- _What the task requires_:
Print everything from the line containing "portada Must-Know Yoga" down to the line containing "Headspace Guide to Meditation", both lines included, and leave the pictures out of your answer.

- _Dataset extract_:
__________________________________________________

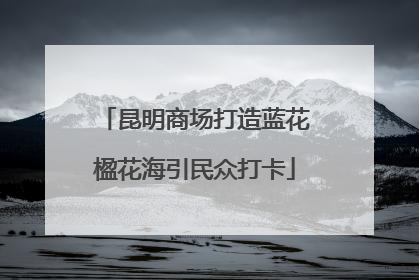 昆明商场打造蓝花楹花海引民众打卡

__________________________________________________

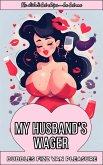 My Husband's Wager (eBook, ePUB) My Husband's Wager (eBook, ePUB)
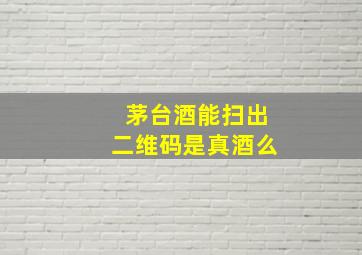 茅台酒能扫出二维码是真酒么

__________________________________________________

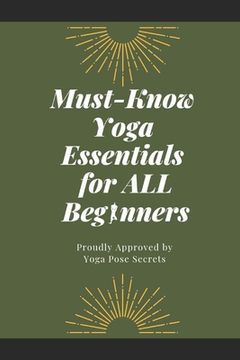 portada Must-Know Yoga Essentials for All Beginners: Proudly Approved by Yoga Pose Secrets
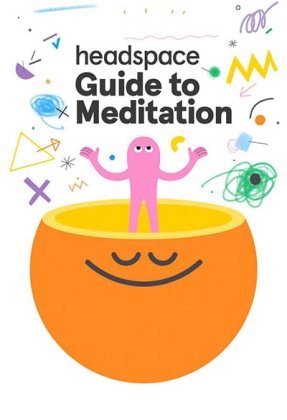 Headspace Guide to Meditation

__________________________________________________

- _Solution to the problem_:
 portada Must-Know Yoga Essentials for All Beginners: Proudly Approved by Yoga Pose Secrets
 Headspace Guide to Meditation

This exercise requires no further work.